#### GIVEN DATA
------

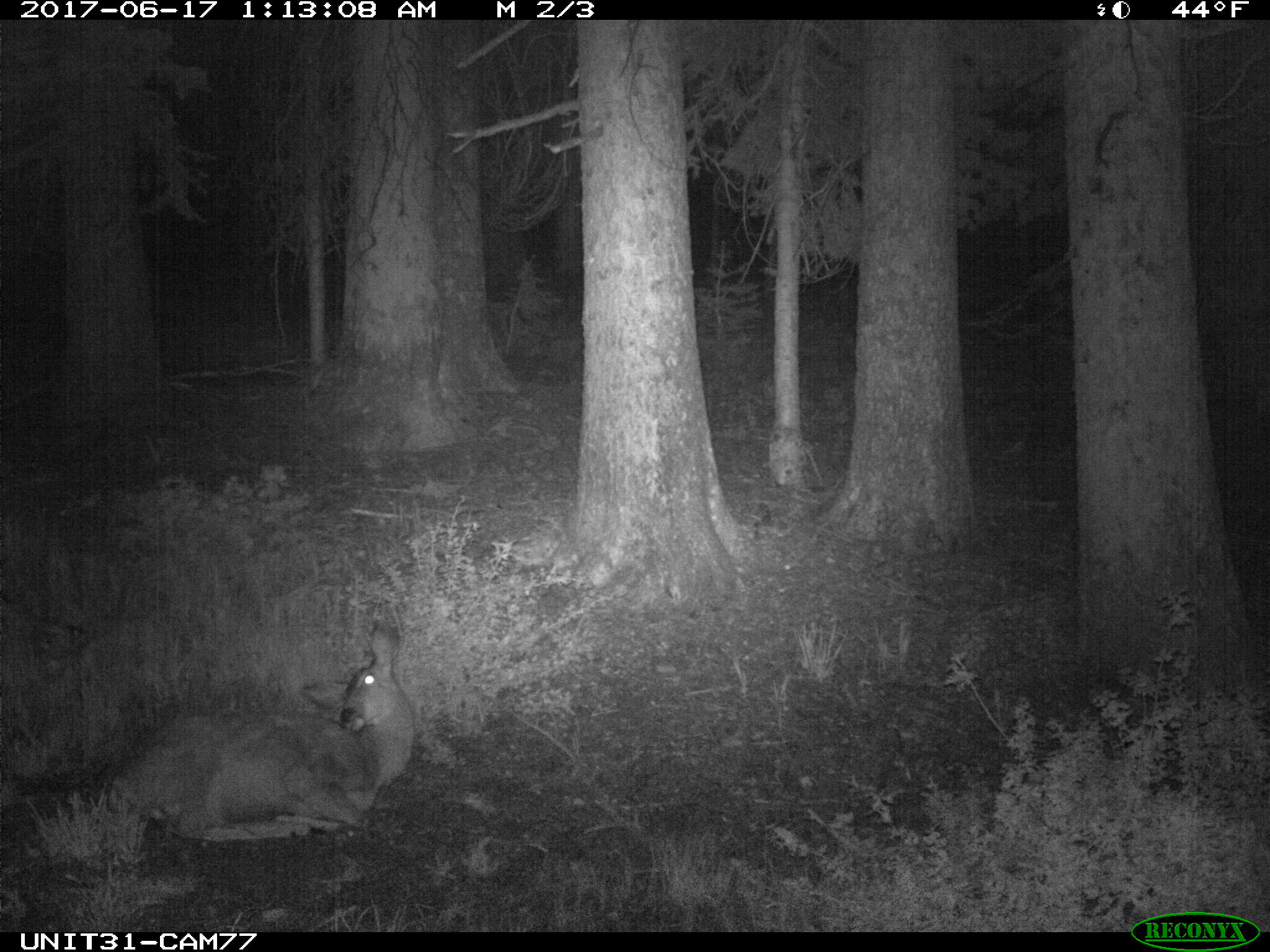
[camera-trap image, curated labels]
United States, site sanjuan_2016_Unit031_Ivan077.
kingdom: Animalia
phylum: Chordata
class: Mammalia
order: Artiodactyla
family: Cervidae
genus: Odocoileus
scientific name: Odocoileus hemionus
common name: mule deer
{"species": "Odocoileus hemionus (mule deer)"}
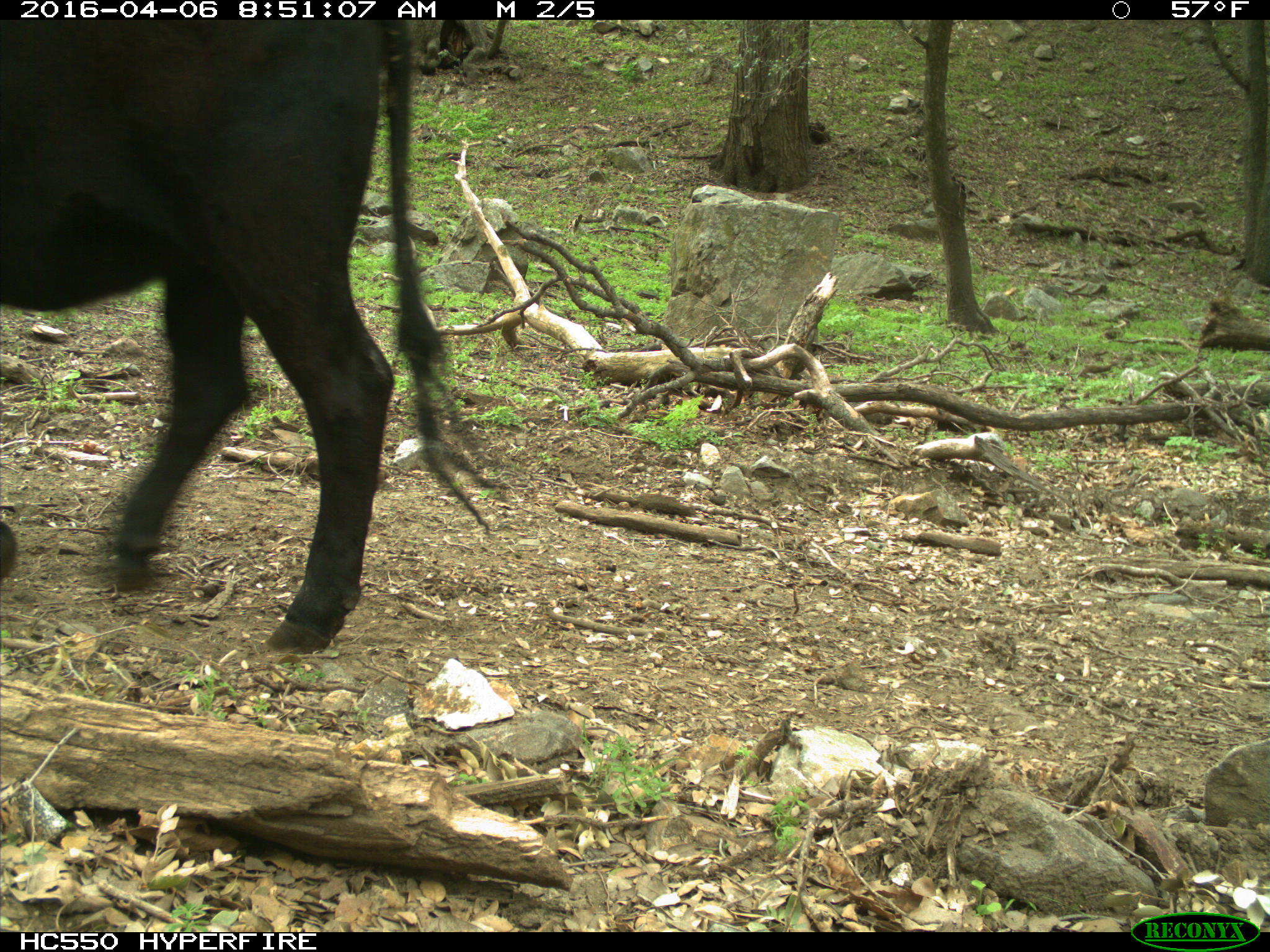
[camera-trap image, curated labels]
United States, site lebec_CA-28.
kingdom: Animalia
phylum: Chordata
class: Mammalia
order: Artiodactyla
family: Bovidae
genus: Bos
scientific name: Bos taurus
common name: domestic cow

------

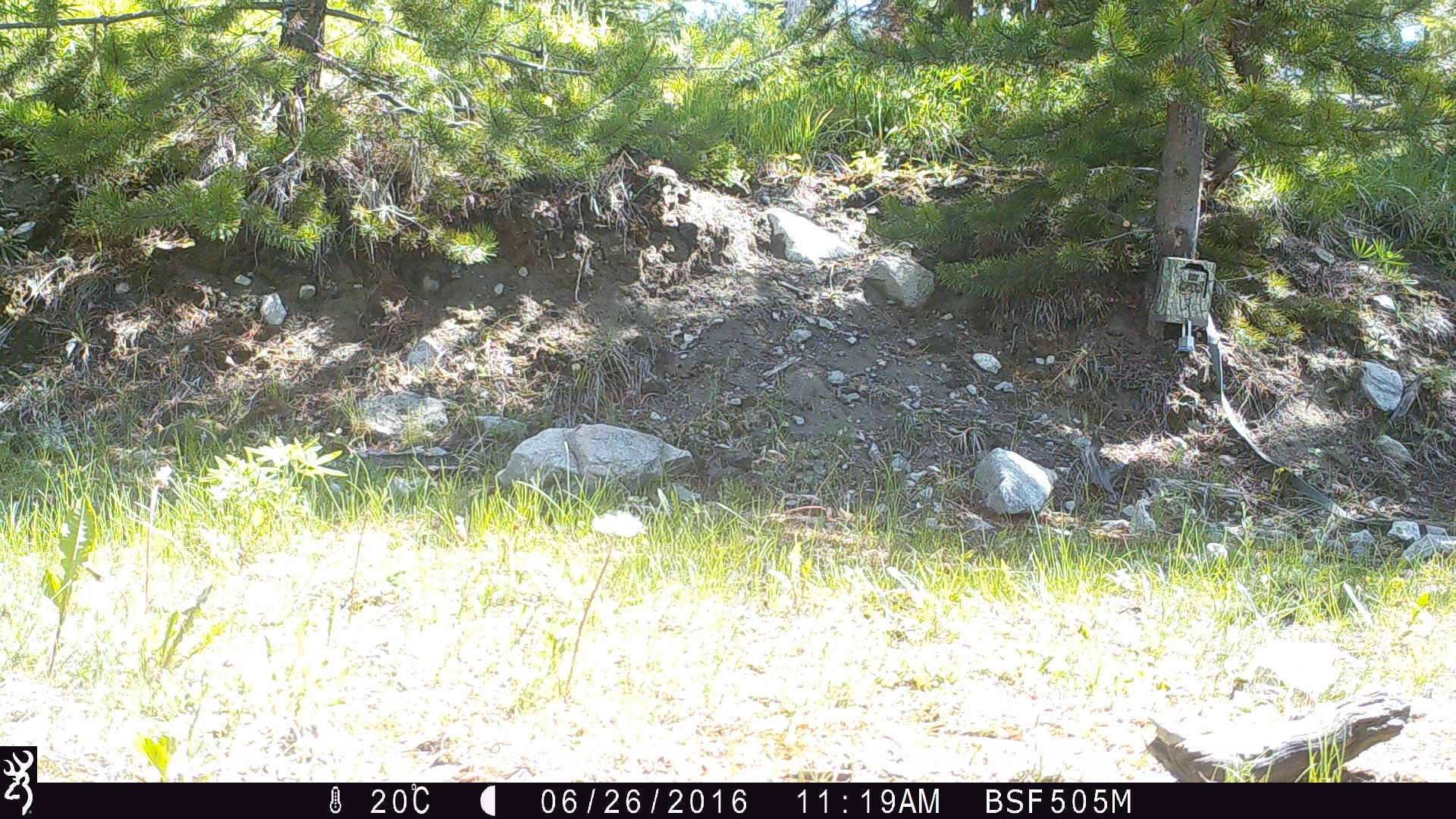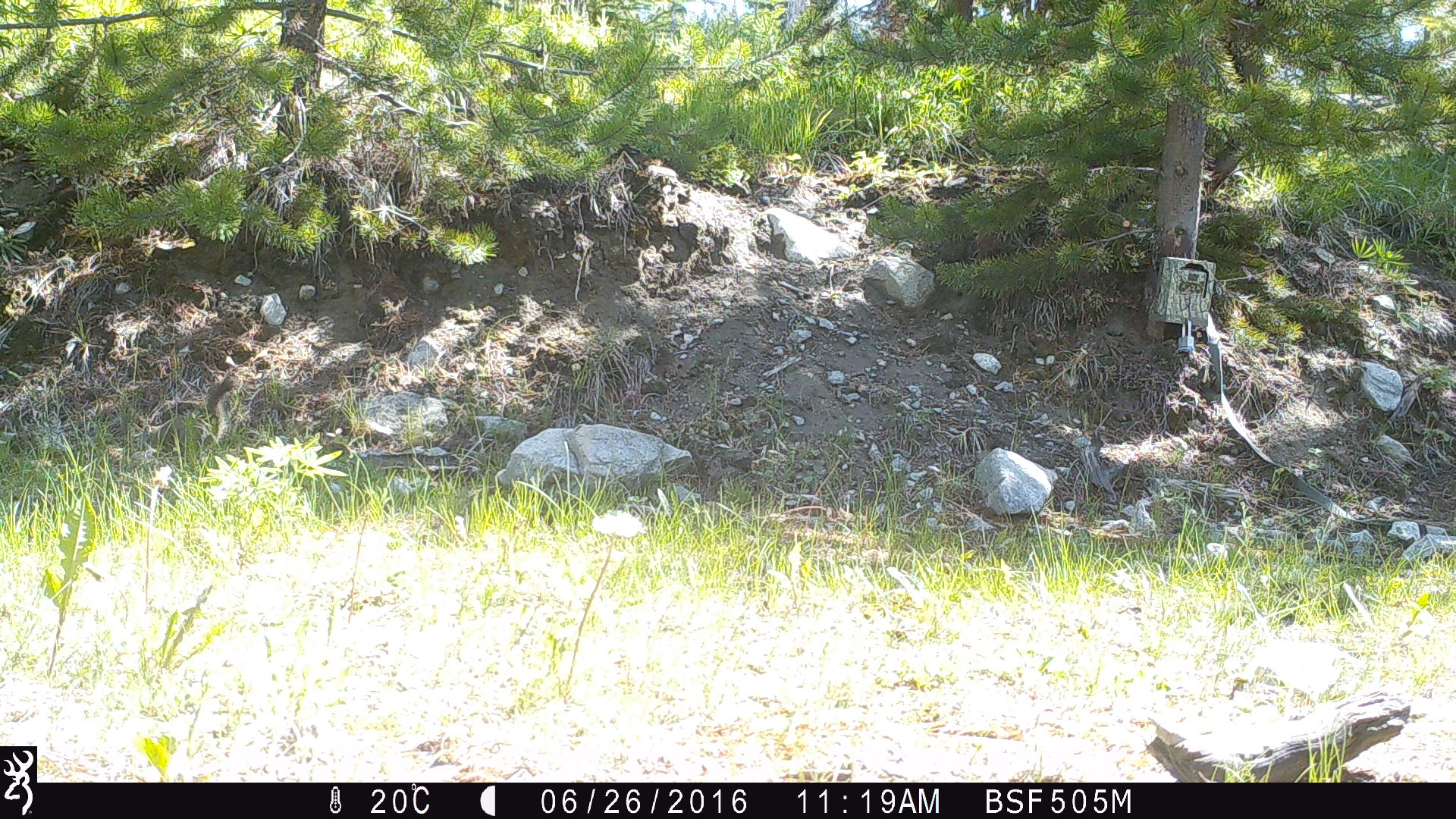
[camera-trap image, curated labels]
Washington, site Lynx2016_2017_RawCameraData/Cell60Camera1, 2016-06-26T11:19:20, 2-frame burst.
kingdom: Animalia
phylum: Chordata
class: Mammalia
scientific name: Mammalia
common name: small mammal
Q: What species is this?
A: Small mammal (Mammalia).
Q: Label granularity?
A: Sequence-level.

------

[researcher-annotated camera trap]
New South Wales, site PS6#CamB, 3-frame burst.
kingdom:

------

Copy out each line of the data above, exactly, if it lies between the line holding "Q: What species is this?" and the line holding "A: Sequence-level.", inclusive; copy no other line.

Q: What species is this?
A: Small mammal (Mammalia).
Q: Label granularity?
A: Sequence-level.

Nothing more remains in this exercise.